YOUR ASSIGNMENT —
Pull every line that holds the word "species" from the entries.
▬▬▬▬▬▬▬▬▬▬
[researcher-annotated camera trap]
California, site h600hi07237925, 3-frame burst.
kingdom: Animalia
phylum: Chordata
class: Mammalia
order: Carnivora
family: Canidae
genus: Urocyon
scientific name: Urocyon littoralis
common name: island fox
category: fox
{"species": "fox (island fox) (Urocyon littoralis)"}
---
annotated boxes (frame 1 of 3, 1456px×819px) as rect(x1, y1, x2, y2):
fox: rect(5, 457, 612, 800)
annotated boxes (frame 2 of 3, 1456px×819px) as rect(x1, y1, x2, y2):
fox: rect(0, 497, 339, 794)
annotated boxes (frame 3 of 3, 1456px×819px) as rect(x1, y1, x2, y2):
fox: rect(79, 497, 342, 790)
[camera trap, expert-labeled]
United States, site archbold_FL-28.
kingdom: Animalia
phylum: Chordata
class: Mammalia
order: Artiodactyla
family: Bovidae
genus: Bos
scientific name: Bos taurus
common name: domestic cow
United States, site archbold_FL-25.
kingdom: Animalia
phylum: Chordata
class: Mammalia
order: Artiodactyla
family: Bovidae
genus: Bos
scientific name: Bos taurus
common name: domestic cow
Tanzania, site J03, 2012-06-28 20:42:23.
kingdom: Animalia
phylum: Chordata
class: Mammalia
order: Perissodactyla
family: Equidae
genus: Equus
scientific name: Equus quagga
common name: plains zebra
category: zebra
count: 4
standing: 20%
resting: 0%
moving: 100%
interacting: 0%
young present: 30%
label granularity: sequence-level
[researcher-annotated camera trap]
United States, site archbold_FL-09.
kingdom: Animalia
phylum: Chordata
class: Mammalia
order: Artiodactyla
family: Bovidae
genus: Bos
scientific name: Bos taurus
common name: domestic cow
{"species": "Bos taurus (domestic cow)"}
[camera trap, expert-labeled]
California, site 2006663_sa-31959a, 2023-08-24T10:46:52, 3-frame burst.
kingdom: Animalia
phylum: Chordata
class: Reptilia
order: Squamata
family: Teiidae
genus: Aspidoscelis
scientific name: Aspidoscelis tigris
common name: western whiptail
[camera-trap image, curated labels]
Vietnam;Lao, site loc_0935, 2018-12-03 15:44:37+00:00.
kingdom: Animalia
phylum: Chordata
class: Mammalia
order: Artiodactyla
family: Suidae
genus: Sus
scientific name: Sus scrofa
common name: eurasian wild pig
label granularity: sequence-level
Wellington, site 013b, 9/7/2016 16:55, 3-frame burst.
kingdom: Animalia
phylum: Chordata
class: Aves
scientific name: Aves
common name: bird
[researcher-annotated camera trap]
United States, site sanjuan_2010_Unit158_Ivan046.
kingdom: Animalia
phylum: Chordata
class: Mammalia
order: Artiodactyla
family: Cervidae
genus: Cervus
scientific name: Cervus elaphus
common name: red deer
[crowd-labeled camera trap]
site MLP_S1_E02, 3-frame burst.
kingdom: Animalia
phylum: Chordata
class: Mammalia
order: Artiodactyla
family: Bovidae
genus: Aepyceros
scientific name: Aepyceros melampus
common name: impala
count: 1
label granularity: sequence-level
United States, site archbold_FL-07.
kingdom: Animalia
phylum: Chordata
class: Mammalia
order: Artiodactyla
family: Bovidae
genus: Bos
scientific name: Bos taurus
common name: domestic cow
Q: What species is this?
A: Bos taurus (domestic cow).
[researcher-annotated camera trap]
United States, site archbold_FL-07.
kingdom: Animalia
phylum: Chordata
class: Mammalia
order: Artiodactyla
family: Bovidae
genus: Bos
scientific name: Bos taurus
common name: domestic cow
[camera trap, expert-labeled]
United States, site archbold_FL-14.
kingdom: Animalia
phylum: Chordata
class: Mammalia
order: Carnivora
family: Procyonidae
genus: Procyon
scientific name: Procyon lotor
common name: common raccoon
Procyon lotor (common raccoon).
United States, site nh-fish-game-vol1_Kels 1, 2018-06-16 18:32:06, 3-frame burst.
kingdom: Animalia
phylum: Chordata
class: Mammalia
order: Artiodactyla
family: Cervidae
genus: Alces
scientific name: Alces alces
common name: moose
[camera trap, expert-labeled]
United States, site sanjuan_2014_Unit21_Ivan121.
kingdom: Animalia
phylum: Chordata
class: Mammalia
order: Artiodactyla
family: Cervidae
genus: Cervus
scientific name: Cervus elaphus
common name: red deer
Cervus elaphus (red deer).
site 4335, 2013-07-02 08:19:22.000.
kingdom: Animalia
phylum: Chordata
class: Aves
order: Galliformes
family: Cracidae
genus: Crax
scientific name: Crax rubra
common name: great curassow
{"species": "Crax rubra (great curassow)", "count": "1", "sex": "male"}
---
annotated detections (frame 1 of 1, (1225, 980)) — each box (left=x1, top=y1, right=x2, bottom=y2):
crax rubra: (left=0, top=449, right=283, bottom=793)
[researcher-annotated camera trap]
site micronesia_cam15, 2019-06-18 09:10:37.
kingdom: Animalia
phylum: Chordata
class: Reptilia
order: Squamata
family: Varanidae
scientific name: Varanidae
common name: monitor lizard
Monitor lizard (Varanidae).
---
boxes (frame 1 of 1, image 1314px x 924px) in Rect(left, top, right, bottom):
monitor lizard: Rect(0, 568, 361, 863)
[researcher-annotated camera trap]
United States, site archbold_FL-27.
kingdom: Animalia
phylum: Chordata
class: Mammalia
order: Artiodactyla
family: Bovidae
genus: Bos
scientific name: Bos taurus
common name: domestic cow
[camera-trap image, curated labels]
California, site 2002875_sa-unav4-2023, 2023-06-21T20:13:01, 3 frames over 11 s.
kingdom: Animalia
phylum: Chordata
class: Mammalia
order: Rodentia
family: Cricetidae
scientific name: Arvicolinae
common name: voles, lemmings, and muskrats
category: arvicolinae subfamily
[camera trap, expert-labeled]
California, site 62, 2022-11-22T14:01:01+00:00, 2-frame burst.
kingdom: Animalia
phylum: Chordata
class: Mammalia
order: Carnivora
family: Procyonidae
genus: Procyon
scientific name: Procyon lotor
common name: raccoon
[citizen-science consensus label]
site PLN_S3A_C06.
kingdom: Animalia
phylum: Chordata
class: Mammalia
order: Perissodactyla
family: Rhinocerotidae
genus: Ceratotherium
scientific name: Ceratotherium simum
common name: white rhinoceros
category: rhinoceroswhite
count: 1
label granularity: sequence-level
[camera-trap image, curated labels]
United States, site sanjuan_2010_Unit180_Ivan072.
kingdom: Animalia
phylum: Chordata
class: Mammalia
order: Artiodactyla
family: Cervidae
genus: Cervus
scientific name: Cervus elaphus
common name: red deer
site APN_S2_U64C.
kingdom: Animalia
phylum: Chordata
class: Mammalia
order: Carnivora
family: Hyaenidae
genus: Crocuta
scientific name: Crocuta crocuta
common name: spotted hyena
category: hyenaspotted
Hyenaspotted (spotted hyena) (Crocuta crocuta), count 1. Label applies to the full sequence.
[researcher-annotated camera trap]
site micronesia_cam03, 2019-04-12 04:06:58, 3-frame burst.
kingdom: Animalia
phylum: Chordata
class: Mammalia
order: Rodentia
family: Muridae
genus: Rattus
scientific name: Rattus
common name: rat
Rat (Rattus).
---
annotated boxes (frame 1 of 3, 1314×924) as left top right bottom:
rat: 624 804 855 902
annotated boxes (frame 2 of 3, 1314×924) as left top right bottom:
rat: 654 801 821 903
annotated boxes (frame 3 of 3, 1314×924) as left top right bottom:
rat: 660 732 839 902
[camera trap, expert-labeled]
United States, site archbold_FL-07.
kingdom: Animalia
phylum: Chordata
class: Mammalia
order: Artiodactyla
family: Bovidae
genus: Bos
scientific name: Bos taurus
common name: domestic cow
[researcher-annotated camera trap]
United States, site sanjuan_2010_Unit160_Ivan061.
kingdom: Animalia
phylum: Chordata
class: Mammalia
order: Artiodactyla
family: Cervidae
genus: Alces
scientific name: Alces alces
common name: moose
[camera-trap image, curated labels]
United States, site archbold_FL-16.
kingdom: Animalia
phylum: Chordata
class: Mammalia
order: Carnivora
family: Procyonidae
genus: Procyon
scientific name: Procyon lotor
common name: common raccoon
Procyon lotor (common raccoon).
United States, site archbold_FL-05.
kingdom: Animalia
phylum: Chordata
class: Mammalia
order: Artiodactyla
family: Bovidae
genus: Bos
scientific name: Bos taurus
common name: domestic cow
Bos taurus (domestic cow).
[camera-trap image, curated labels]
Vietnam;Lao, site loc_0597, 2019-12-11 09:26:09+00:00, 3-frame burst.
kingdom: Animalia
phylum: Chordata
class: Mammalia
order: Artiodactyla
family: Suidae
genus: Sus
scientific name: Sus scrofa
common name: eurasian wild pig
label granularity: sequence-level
▬▬▬▬▬▬▬▬▬▬
SOLUTION FOR THIS TASK —
{"species": "fox (island fox) (Urocyon littoralis)"}
{"species": "Bos taurus (domestic cow)"}
Q: What species is this?
{"species": "Crax rubra (great curassow)", "count": "1", "sex": "male"}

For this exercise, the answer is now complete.